▸ **Tarefa**:
No trecho abaixo sobre a defasagem cambial, de quanto é a valorização cambial acumulada desde junho/94 quando se usam índices de preços no atacado?

▸ **Trecho**:
PAULO NOGUEIRA BATISTA JR.

PAULO NOGUEIRA
BATISTA JR.
No artigo da semana passada, examinei algumas das dificuldades conceituais e empíricas presentes em todas as discussões sobre "defasagem" cambial.
Lembrei que indicadores como a taxa de câmbio real, calculada a partir de índices de preços ao consumidor, são contestados por diversos analistas.
Alega-se, por exemplo, que estimativas do efeito do câmbio sobre a competitividade internacional não devem ser distorcidas pelo uso de deflatores compostos por preços que não têm relação direta com o custo de produção, tais como bens de consumo, aluguéis residenciais, serviços pessoais, mensalidades escolares etc.
Sugere-se que os índices relevantes seriam índices de preços no atacado, que supostamente refletem melhor a evolução dos custos de produção.
Por esse critério, continua o argumento, a valorização cambial acumulada desde junho/94 é da ordem de 15%, muito menor do que os cerca de 30% de valorização calculados a partir dos preços ao consumidor.

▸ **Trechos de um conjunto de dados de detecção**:
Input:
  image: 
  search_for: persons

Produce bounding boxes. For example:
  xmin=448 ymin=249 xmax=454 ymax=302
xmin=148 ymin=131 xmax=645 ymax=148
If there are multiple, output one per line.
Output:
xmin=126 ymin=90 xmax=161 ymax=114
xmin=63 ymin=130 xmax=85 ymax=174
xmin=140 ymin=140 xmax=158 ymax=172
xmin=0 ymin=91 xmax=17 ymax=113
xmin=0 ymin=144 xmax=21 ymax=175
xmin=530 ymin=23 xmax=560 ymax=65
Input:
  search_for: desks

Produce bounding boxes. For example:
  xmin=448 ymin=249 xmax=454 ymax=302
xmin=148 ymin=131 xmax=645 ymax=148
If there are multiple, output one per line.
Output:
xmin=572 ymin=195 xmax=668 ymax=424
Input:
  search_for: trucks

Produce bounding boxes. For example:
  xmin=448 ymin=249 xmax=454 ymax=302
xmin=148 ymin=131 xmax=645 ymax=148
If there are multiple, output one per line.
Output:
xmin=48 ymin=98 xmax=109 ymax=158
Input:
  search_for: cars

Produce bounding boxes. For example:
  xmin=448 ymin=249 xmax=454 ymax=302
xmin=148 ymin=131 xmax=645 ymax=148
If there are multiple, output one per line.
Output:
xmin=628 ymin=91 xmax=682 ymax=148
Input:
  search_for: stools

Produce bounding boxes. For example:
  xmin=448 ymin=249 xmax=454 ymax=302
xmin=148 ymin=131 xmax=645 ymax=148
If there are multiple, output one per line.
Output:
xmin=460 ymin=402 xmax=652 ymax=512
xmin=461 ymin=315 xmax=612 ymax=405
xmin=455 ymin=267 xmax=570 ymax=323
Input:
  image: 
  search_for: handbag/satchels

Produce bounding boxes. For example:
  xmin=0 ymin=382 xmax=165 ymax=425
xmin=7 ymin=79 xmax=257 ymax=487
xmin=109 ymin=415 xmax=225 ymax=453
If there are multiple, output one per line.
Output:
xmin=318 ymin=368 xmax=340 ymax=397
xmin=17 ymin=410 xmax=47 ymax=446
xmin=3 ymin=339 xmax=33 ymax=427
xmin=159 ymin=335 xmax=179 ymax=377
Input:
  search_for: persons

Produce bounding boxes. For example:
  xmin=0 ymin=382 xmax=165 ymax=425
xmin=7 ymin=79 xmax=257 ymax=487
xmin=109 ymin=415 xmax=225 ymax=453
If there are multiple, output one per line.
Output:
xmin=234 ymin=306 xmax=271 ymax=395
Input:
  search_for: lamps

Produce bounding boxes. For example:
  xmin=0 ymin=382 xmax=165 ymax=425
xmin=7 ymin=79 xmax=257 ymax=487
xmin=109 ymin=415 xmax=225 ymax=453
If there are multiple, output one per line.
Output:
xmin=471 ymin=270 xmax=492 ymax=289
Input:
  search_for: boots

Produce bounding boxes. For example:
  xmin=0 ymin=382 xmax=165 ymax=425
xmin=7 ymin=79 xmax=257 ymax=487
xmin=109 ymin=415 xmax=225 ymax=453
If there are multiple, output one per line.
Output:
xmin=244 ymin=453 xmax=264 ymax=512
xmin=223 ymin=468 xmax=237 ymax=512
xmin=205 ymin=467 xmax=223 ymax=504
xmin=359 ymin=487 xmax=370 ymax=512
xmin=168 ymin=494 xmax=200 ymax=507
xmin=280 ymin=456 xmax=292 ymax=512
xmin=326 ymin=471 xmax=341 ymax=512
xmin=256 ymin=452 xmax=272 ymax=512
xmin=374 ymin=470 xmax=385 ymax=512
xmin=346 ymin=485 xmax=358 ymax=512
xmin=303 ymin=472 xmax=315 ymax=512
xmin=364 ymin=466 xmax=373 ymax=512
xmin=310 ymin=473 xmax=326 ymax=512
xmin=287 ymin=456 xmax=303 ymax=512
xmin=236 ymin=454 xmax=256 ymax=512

▸ **Resposta**:
Da ordem de 15%.